---------- Pasaje citado

Celebración de los matanceros por la clasificación a semifinales. Foto: Ismael Francisco/Cubadebate.

Celebración de los matanceros por la clasificación a semifinales. Foto: Ismael Francisco/Cubadebate.

La señora Inés luce algo cansada, pero hay partidos de béisbol que te borran la vida. La señora Inés cuida uno de los baños públicos del Victoria de Girón, pero el baño, al que le nace agua de algún boquete, parece un cenagal, sucio y fangoso. El trasiego interminable cubre los pasillos y las escaleras. La gente no repara en sus palabras y el hecho de pasar inadvertida a la señora Inés la desespera.

Nunca ha llevado este ritmo de trabajo. Antes, la serie terminaba en el juego noventa y la señora Inés se iba a su casa a descansar. Se dedicaba, tal vez, al cuentapropismo, a algún inofensivo negocillo ilegal, o a cuidar de los nietos y la familia. Pero ahora las jornadas, y sobre todo el rigor laboral, se han extendido. Se han complicado. Ha tenido que adaptarse, sobre la marcha, al ritmo frenético de las postemporadas y ha debido adquirir, también sobre la marcha, el carácter de los cuidadores de baños del Latino o el Guillermón Moncada.

Víctor Mesa llegó a Matanzas y le cambió la vida a la señora Inés. Ya no puede subir a las gradas y seguir los partidos, por malos que fueran. ¿Cuántas personas, en algunas de las series anteriores, podrían aglomerarse en uno de los baños del Victoria de Girón? Quizás, en el extremo de las coincidencias, unas siete u ocho. Un estadio al que por puro vicio asistían doscientos aficionados, no puede ser, en ninguna de las vidas, un estadio con urinarios congestionados. Un equipo perdedor no procrea disturbios en los exteriores porque los exteriores son como el atrezzo opaco e inservible de un teatro olvidado y oscuro.

--------------------

**Consignas de trabajo**
**1)** Según el fragmento sobre la señora Inés, ¿en qué juego terminaba antes la serie?
**2)** Prosigue el fragmento sobre la señora Inés a partir de su última oración.
Los datos forman un material independiente del fragmento sobre la señora Inés.

---------- Extracto de datos

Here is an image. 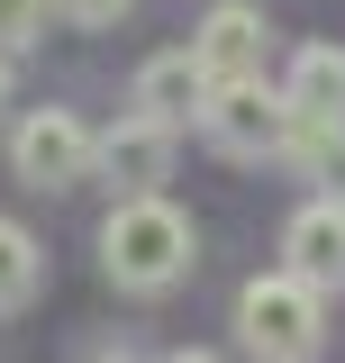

--------------------

**Respuestas en orden**
**1)** En el juego noventa.

**2)**
Desde hace unos meses, el panorama ha variado sustancialmente, y aunque la señora Inés se queje, porque los fanáticos ya no le hacen caso, porque los play off son un martirio, y porque si cuida el baño no disfruta los partidos, a la larga termina por agradecer. No le queda otra salida. A ningún matancero cuerdo -o díscolo- le queda otra salida.

Ese séptimo juego contra Sancti Spíritus, el pasado 3 de mayo, en los cuartos de final de la pelota cubana, debe haberle trastocado el sentido a todos los trabajadores del Victoria de Girón. Pero a nadie -insistamos en ello- como a los cuidadores de baños. Ni siquiera a los policías. Porque el éxtasis no provoca indisciplina, sino tensión. Es decir, provoca nervios. Se hace necesario descompresionar. Cuando tal cosa sucede, se está uno trasladando, imperceptiblemente, a otro plano de la realidad y solo resta lo siguiente: cualquier torpeza, cualquier ademán vulgar.

Podemos comernos las uñas, podemos escupir cada veinte segundos, podemos amasarnos los cabellos, podemos molestar al contrario, podemos gritar, podemos irritarnos, podemos desfallecer, o podemos molestar a la señora Inés. Víctor Mesa trajo consigo el catálogo irracional de los excesos: el furor del éxito, la explosión desacompasada de la bomba cardiovascular, el vértigo de desaparecer y el vértigo de sobrevivir, que son, mírese de donde se mire, exactamente el mismo vértigo.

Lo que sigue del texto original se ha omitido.